At one point, another parcel of land just adjacent to his was sold to an actor, who built a reclusive cabin in the woods. Mr. Ridley never betrayed his neighbor’s mountain getaway to anyone, liking the idea that he was keeping a movie-star buddy’s secret for him. He didn’t need anyone to know that he knew, either. In truth, he was the sort of man who didn’t really need much, especially not attention. He lived a life of having enough to keep him happy and all was as it should be.

The valley, half wild, half inhabited by the rubble discarded by humanity, was fortunate to be shrouded in mountain forest that stretched for hundreds of miles both north and south of the valley. And further hidden by the ocean on the west and the almost endless desert flatlands of the east.

This valley forest was untamed, formidable, and where the story about these children takes place. Though first, it starts with Mr. Ridley’s workshop, which also came to have a name; Audrey’s Castle, kindly forgotten and placed far away from the cities, and the catastrophes yet unmentioned.

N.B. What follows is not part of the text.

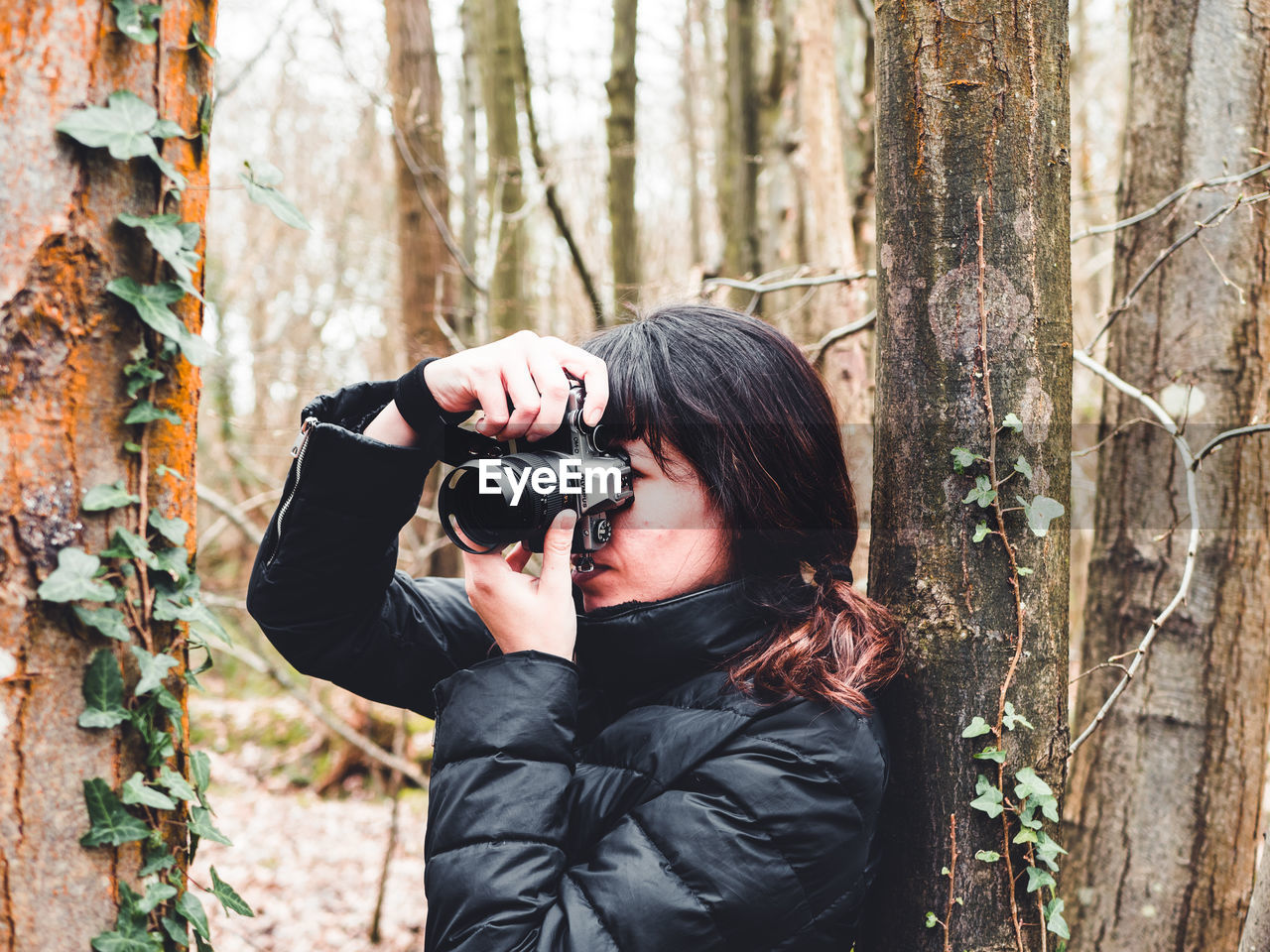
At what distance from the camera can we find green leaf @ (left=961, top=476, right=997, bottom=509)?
137cm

To begin with, you were driving a car, though only for the sake of explanation. You would not be driving your car anymore, nor would there be a job for you in the machine city at the edge of the foothills. Should you travel the mountain road now, you would be doing so very carefully, most likely on foot so as to remain unseen. This is later, by the way, many years after Mr. Ridley left his workshop. You would be older, and your retirement would have probably come by now, though your pension isn’t in the mail. All of the make-believe riches of the world have vanished so utterly that it is as if they never existed at all. The city is still there, in the way that those things take a while to disappear entirely, but the spirit of indestructibility is gone. All that remains of what we made to last forever are shells, husks, exoskeletons, and pockets of things that appear without purpose, scattered across your country and perhaps in others. Your television is long gone as well, sadly, because that might have explained to you how you’d come to find yourself in such an abysmal place, void of human expression. All you would know now, in these times, is to run from those who would do you harm. And if you were given the chance when the world was set on fire, to remake things from the ashes and useless bits that remained, where would you begin? For Mr. Ridley, it began over thirty years ago, in the only place he could think of that stood untouched by the calamity. The junkyard, and a workshop that would become a castle.